The throwaway image is more important than it ever knows it will be in the modern climate of photography. We choose to use an outdated format, shoot on knackered old cameras we find in dusty shops, and we choose to take pictures of whatever we want – and this has never meant more. In the world where the professional photographer may have his entire body of work on a hard-drive somewhere, a string of zeros and ones rotting away together, we hold our negatives up to the light and see a more idealized vision of photography as a process to deal with the world, as we live it. The 35mm film holds a far more psychological process than any other format of photography, as something where we step away, and comprehend with awe all that is around us. The anomalous, idiosyncratic, banal and poignant all rub shoulders with each other on each roll we shoot, while the camera works as a profound processor for our thoughts and dreams. We now understand what is before us in a visual language, and a way of experiencing the world through simple vignettes, committed to the physical print, or negative, before our very eyes.
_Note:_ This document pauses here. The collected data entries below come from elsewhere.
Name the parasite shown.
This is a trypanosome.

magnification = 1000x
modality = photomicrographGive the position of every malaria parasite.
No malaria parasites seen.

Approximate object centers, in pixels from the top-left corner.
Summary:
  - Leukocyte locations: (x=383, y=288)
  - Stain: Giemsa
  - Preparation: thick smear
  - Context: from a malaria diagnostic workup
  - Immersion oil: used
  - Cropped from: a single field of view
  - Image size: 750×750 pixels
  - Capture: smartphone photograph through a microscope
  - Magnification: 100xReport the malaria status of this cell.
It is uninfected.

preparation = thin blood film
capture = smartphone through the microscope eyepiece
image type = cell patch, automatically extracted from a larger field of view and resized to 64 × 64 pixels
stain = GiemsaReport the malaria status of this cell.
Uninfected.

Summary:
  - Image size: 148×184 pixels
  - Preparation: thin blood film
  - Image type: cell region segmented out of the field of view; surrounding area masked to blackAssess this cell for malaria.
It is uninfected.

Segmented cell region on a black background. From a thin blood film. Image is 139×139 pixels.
Susan Sontag’s ethos of ‘stop, take a photograph, and move on’ echoes between my ears as I’m writing this, and while this may not do it for you, I’m sure the feeling of forgetting your camera when you witness something intensely magical is something that will strike your heart with fear. Fear of witnessing something you needed committed to memory, fear of allowing joy and emotion slip by un-noticed, fear of not being able to take a step back, put the viewfinder before your eye, and jump out of existence for 1/60th of a second. It is only evidence of this need for this style of photography by the richness of images on the internet. We’re all buying up Pro accounts on Flickr to fill our ravenous and irrefutable need to share, and we’re all uploading images straight to Facebook off our iPhones, and we’ve all got a Tumblr where we reblog whatever was relevant that day, and if we haven’t got a device to hand – we’ll probably post about it on Twitter. Our appetite for new, relevant photography is ravenous, almost dangerous. We view and appreciate a photographer on their newest work, we judge them on what they blogged last week. It is when we take a step back, press pause and absorb these images as a group, as a collection, free from these bounds as New Contemporaries that the awe and wonder of each individual, shooting and curating their existence through frames of grainy, colourful wonder becomes apparent.
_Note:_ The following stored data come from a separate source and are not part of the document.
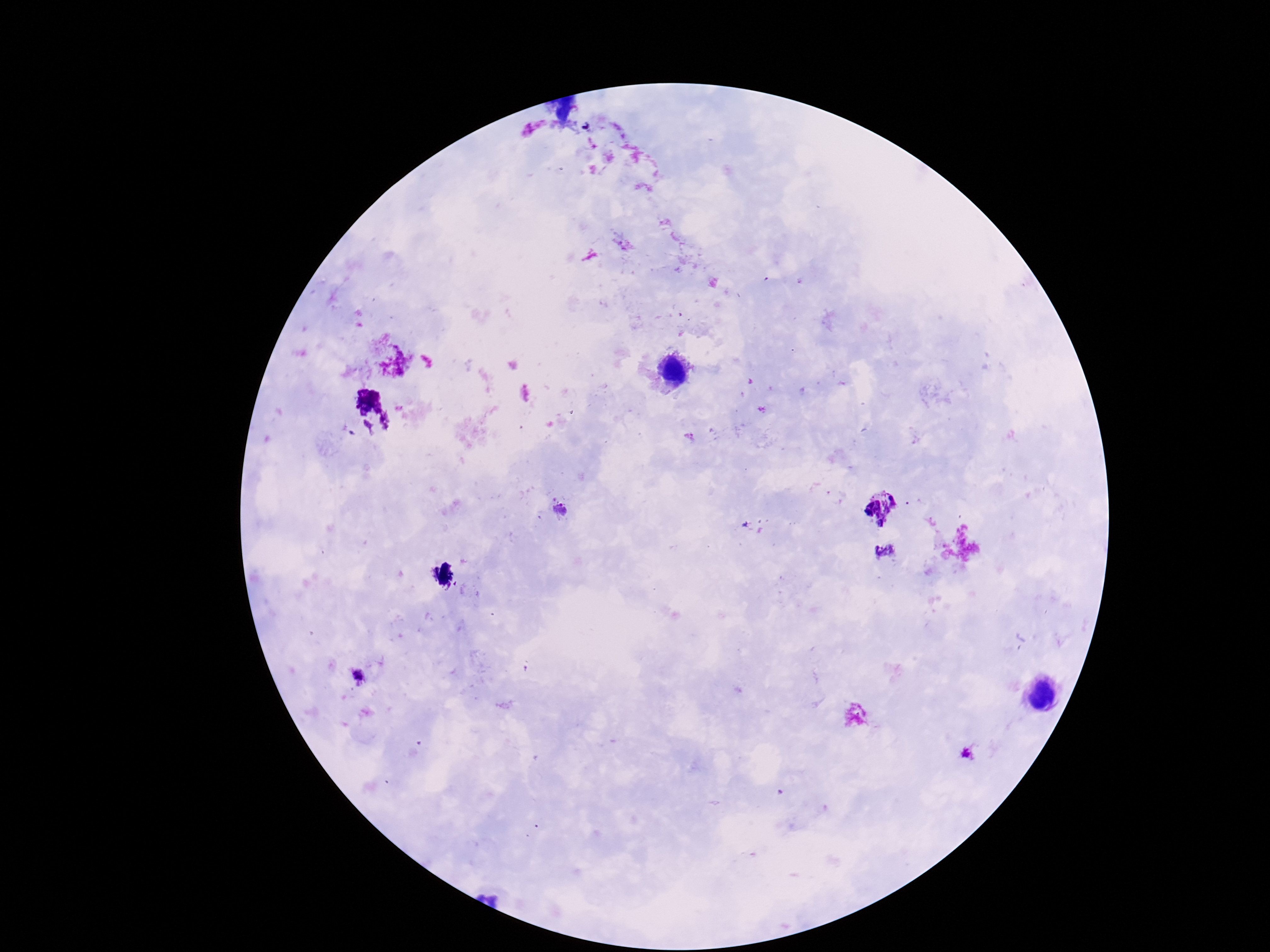
Approximate object centers, in pixels from the top-left corner.
Summary:
  - Plasmodium parasite locations: (x=560, y=510), (x=358, y=676), (x=969, y=757)
  - Patient malaria status: positive
  - Preparation: thick blood film
  - Stain: Giemsa
  - Capture: smartphone camera through the microscope eyepiece
  - Field of view: one from this slide
  - Magnification: 100x
  - Image size: 1270×952 pixels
Who knows where this is going to take us, maybe we’re going to burn out, slow down and take each image as it is… I just went on Facebook and could see my friends having fun without me through a girl I don’t know’s Blackberry mobile uploads, in real time. I thought about what I need to see before me, and what it is about making images that rules so much of my existence. In many senses, we are free from so many of the bounds of the old-style photographer. We no longer need context to love a photo, we no longer need a title to love a photo, we don’t even need to know what we’re looking at anymore to feel a deep connection to it. A century ago, W.H. Auden realized that looking is all there is, where ‘the dogs go on with their doggy life, and the torturer’s horse Scratches its innocent behind on a tree’. The 35mm snapshot is pure, we like it because we like it. In a climate where we are asked to draw meaning from everything, New Contemporaries presents a simple vision, of stunning visual stimulation and imagination-sparking content. These works are shown in as plain view as the sun flaring at your eyes, as you raise the ghostly sepia impression of your new batch of life-affirming images up to the light again.